Every line below that holds "achieved" must be copied.

=== AVAILABLE DATA ===

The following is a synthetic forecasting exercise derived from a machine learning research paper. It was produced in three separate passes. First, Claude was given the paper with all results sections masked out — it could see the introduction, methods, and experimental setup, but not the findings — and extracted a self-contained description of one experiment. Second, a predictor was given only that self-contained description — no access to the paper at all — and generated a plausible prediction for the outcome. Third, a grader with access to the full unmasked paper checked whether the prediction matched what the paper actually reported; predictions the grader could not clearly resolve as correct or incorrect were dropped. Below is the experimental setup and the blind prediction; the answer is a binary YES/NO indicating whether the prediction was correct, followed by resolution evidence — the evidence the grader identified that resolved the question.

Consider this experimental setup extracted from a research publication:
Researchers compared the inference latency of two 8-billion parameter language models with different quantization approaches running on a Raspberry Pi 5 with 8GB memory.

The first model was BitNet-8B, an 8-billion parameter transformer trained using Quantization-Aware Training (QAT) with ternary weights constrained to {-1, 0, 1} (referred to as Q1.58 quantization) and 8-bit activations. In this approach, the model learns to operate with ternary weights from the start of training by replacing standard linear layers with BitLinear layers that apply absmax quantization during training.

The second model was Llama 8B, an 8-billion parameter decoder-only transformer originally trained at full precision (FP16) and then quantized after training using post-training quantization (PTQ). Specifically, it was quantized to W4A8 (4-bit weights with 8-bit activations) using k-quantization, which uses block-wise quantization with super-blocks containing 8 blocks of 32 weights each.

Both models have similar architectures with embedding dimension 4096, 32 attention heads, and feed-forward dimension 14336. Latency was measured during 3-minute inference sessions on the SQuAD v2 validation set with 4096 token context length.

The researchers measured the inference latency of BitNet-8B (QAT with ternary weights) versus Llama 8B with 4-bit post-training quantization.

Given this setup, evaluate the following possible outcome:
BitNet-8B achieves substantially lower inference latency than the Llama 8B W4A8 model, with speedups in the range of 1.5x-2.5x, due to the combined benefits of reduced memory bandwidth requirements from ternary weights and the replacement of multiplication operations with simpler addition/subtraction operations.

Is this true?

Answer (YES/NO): NO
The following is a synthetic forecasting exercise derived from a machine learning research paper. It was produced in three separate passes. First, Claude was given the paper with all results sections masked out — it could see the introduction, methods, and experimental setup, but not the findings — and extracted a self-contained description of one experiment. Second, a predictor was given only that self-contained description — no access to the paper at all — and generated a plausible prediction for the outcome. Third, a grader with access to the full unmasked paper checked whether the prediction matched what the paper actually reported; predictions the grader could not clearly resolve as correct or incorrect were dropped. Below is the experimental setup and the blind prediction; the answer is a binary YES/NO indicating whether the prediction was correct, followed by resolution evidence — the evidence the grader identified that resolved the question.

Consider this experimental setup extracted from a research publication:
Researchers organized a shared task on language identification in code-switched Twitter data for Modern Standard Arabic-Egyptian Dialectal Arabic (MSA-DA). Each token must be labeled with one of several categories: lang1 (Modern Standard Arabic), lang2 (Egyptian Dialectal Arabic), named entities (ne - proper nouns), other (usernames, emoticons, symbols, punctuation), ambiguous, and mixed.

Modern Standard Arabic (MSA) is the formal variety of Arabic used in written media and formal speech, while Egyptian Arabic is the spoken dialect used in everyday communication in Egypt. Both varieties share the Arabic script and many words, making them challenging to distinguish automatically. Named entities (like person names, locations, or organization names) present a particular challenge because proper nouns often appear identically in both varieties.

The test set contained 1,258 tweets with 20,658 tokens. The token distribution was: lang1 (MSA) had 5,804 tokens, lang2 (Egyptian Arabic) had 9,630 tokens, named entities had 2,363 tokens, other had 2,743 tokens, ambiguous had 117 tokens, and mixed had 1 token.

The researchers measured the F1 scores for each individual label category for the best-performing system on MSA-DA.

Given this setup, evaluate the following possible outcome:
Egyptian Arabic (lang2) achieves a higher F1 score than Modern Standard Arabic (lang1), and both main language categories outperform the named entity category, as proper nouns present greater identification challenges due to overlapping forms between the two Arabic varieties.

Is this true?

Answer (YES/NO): YES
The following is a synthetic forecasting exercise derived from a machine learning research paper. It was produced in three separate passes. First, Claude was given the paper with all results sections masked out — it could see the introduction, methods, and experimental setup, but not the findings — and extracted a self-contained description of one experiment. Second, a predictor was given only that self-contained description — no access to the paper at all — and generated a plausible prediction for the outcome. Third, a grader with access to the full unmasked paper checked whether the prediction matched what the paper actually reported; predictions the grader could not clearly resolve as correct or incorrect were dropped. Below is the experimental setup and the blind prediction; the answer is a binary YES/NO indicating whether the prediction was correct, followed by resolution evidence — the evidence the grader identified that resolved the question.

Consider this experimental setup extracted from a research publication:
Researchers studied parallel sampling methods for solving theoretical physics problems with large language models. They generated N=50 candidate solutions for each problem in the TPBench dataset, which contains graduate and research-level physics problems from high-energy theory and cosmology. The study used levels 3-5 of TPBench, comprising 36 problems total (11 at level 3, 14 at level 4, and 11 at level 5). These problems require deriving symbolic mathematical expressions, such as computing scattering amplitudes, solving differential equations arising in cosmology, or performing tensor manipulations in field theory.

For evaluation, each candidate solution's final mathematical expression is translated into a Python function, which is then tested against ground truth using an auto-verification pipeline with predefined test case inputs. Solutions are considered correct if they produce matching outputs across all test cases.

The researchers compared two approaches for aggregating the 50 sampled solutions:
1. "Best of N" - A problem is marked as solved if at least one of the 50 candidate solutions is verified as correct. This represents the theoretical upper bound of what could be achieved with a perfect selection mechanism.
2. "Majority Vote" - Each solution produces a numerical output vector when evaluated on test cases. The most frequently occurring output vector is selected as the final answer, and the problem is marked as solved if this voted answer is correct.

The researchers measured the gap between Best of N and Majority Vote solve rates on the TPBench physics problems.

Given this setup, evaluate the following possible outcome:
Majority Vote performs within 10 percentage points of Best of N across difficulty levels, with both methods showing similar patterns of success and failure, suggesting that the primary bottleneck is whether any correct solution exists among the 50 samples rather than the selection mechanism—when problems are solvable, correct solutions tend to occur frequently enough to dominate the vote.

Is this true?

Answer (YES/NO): NO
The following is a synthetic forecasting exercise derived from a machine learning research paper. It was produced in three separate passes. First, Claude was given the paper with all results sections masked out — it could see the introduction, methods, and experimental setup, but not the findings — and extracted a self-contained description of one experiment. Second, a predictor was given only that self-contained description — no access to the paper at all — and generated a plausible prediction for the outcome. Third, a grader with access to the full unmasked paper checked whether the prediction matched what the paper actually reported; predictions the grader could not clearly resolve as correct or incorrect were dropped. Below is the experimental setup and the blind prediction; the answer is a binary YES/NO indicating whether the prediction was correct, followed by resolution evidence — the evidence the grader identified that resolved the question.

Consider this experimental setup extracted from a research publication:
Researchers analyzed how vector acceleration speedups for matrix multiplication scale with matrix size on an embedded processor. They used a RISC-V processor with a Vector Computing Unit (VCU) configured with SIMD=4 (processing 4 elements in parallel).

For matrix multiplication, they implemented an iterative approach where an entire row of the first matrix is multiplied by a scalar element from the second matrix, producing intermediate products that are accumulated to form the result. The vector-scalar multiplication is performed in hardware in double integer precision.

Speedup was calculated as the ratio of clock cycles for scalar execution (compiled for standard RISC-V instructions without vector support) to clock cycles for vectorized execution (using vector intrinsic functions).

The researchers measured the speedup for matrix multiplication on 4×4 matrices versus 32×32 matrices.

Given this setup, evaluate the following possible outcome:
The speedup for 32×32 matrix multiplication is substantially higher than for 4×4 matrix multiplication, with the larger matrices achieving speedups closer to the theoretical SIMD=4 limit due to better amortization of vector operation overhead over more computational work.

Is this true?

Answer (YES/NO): NO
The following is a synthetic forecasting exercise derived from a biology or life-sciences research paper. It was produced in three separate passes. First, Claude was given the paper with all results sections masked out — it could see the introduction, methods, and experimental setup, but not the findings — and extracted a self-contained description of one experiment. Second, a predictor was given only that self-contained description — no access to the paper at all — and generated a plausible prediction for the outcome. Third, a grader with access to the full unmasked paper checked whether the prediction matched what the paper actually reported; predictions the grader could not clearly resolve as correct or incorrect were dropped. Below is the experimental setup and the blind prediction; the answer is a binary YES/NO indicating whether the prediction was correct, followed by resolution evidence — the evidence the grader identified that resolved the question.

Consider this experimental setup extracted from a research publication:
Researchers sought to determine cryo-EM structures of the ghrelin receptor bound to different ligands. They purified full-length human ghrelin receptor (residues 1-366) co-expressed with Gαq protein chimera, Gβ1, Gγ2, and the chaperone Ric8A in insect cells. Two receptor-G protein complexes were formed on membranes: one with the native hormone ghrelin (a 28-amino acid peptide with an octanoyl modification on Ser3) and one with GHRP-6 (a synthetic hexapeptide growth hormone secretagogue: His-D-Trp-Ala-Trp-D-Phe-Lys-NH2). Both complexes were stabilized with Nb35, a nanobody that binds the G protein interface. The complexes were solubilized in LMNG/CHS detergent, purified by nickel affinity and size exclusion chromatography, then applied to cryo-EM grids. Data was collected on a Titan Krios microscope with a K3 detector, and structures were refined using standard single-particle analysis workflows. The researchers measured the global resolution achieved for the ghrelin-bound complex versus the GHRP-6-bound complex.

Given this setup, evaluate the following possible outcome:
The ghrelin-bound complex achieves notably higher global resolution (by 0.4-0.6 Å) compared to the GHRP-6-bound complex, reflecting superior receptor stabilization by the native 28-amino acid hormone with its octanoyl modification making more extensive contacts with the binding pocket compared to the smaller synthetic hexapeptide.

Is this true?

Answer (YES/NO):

===

» RESULT OF THIS TASK
1. "Best of N" - A problem is marked as solved if at least one of the 50 candidate solutions is verified as correct. This represents the theoretical upper bound of what could be achieved with a perfect selection mechanism.
Researchers sought to determine cryo-EM structures of the ghrelin receptor bound to different ligands. They purified full-length human ghrelin receptor (residues 1-366) co-expressed with Gαq protein chimera, Gβ1, Gγ2, and the chaperone Ric8A in insect cells. Two receptor-G protein complexes were formed on membranes: one with the native hormone ghrelin (a 28-amino acid peptide with an octanoyl modification on Ser3) and one with GHRP-6 (a synthetic hexapeptide growth hormone secretagogue: His-D-Trp-Ala-Trp-D-Phe-Lys-NH2). Both complexes were stabilized with Nb35, a nanobody that binds the G protein interface. The complexes were solubilized in LMNG/CHS detergent, purified by nickel affinity and size exclusion chromatography, then applied to cryo-EM grids. Data was collected on a Titan Krios microscope with a K3 detector, and structures were refined using standard single-particle analysis workflows. The researchers measured the global resolution achieved for the ghrelin-bound complex versus the GHRP-6-bound complex.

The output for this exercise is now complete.